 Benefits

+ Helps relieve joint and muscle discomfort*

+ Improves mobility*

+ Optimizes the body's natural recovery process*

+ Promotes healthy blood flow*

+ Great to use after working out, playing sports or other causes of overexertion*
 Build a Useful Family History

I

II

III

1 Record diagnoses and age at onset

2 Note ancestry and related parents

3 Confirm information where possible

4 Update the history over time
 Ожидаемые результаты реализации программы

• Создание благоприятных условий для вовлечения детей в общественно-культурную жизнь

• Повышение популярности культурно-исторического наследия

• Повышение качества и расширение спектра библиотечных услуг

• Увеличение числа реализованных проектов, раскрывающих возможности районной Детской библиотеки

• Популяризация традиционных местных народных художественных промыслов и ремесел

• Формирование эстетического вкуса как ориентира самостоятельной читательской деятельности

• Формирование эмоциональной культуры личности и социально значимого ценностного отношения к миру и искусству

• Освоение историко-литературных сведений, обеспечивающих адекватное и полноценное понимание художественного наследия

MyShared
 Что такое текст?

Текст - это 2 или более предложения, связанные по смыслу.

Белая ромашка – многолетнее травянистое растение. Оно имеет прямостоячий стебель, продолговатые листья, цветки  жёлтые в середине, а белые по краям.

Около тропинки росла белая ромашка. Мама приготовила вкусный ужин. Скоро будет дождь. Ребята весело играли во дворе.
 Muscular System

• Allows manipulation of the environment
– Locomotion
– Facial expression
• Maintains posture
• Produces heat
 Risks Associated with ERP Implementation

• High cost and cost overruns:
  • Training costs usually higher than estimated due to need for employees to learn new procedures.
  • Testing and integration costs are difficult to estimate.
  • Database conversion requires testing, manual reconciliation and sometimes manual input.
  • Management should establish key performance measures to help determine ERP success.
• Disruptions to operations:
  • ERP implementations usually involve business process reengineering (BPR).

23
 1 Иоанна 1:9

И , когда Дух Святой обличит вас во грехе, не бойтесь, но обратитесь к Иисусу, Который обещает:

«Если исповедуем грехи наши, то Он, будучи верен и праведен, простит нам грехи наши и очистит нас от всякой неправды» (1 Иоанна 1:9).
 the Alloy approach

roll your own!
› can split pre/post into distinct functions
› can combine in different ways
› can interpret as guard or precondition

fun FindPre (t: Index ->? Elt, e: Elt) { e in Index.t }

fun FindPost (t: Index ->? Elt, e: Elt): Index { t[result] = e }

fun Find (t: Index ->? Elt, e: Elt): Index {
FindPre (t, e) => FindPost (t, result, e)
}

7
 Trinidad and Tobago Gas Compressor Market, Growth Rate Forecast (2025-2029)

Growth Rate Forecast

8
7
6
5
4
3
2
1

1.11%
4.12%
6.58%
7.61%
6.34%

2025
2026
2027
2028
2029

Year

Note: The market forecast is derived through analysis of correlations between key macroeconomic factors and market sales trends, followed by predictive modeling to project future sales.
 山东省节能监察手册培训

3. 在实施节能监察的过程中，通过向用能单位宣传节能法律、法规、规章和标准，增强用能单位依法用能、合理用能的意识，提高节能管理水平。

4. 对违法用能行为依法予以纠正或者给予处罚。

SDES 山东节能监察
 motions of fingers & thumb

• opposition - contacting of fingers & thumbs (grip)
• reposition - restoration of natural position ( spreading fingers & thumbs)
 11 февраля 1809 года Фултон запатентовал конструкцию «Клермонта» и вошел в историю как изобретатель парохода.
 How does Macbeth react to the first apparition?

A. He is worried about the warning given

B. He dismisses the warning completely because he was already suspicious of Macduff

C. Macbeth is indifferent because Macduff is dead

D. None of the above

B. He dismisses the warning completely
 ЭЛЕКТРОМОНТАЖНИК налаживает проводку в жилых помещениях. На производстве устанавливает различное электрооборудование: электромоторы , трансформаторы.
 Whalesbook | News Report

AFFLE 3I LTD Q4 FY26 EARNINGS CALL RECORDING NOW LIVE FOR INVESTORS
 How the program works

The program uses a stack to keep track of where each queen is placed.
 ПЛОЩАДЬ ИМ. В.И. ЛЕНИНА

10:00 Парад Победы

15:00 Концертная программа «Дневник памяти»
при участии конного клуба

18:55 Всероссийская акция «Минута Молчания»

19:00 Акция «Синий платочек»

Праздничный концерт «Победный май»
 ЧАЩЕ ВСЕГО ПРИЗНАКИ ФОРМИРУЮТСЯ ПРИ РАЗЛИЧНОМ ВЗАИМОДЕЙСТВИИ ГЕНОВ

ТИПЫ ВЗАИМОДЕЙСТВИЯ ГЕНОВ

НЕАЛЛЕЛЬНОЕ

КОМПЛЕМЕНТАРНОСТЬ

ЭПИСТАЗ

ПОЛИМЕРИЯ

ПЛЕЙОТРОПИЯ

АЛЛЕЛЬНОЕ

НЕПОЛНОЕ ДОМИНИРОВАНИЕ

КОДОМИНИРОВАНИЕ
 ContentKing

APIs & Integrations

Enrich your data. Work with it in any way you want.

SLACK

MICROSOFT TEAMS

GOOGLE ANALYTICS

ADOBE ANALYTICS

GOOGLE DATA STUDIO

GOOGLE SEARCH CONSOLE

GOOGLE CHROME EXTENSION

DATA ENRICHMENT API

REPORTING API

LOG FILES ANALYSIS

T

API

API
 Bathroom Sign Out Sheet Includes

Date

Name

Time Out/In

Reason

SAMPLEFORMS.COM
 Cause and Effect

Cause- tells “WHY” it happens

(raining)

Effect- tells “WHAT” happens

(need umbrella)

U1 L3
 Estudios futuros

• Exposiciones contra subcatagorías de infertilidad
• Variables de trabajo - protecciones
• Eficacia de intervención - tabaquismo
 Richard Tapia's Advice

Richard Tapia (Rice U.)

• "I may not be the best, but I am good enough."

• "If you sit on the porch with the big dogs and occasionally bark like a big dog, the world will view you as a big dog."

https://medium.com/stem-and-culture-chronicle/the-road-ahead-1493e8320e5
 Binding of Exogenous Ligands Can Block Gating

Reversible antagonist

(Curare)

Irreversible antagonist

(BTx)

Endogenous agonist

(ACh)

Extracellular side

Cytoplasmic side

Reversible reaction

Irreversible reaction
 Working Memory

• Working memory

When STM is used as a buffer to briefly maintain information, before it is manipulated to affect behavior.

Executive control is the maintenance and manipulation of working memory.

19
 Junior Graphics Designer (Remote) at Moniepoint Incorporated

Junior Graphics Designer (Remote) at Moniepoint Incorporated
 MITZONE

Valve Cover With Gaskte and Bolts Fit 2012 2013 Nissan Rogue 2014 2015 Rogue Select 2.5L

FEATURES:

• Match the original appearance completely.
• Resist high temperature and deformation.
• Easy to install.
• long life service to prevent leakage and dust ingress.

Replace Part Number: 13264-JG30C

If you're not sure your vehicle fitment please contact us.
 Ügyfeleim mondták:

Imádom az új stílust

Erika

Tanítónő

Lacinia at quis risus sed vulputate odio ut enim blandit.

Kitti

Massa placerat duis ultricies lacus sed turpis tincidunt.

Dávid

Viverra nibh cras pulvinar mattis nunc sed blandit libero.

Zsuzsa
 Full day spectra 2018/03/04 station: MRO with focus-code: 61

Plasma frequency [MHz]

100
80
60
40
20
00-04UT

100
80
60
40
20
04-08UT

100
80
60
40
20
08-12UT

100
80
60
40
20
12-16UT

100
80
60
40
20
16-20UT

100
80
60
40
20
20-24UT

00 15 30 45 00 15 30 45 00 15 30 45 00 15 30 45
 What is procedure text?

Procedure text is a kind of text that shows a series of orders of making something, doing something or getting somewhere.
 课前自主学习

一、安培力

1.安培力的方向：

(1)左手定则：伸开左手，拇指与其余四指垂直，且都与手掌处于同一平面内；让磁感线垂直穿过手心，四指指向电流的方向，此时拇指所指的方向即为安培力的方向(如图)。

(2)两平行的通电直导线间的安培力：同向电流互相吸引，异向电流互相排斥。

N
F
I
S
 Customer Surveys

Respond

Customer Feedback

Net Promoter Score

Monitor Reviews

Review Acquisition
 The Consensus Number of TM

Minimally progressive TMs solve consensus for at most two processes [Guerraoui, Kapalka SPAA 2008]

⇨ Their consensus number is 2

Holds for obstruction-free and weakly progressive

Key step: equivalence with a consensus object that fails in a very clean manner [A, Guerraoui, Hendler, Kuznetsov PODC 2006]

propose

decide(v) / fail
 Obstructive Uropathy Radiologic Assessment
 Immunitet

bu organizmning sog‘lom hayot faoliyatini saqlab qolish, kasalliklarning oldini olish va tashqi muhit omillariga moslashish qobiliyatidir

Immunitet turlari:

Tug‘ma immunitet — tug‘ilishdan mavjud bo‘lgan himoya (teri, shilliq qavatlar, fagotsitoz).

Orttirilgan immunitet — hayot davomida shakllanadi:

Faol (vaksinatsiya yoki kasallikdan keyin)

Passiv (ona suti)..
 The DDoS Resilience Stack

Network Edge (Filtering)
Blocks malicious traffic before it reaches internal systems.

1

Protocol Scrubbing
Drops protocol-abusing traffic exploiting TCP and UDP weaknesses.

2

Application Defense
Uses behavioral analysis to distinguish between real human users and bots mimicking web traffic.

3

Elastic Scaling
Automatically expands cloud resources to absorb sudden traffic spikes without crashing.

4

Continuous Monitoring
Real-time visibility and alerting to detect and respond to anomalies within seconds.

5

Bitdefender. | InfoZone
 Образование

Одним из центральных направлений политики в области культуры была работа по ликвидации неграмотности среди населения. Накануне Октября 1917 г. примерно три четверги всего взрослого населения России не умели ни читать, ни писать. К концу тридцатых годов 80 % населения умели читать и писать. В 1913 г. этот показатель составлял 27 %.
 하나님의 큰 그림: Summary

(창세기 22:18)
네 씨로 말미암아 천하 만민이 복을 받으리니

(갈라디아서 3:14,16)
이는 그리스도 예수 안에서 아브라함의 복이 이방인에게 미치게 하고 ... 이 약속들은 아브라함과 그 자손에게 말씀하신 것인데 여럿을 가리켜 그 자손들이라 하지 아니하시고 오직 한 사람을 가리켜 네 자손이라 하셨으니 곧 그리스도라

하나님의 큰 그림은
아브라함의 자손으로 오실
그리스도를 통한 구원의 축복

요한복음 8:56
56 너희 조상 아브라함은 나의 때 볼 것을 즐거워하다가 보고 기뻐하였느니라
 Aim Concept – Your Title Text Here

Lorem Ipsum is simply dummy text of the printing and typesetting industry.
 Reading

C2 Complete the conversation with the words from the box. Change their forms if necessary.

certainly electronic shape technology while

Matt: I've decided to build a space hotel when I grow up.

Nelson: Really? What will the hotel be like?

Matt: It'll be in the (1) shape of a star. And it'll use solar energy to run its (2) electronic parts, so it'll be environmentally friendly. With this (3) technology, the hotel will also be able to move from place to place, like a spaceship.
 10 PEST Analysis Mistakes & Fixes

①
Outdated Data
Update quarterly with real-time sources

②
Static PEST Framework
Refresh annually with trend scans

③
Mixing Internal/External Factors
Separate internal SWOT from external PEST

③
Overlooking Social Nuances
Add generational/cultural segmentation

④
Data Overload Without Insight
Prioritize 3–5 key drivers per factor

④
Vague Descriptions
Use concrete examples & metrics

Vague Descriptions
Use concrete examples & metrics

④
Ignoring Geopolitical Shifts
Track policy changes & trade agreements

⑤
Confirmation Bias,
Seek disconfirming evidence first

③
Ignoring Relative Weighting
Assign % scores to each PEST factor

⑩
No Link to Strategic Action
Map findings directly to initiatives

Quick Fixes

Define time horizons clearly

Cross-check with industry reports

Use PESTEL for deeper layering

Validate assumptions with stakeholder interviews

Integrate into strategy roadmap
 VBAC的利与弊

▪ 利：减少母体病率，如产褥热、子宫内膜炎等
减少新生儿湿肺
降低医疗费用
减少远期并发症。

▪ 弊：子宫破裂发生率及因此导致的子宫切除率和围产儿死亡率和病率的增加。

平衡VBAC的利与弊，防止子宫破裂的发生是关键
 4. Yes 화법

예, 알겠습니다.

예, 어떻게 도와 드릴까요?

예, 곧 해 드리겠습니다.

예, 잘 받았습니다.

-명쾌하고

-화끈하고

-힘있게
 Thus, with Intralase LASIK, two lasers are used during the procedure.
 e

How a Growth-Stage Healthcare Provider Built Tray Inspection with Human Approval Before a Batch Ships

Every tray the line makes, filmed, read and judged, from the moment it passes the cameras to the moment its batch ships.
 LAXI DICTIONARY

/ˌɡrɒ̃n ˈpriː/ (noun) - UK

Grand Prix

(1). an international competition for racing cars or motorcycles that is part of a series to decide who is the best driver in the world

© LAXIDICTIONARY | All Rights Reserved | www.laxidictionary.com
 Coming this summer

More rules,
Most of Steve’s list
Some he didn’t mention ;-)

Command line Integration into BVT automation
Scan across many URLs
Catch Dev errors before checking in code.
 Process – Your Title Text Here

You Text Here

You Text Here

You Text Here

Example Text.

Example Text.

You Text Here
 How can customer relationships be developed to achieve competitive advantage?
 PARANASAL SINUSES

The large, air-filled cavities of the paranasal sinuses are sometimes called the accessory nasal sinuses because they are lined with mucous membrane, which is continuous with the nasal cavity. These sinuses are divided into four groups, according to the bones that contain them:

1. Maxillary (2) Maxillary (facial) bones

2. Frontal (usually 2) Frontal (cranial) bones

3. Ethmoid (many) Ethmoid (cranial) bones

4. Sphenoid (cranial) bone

| Exercise description |
Copy every line of the data where "electronic" is found.

| Solution |
certainly electronic shape technology while
Matt: It'll be in the (1) shape of a star. And it'll use solar energy to run its (2) electronic parts, so it'll be environmentally friendly. With this (3) technology, the hotel will also be able to move from place to place, like a spaceship.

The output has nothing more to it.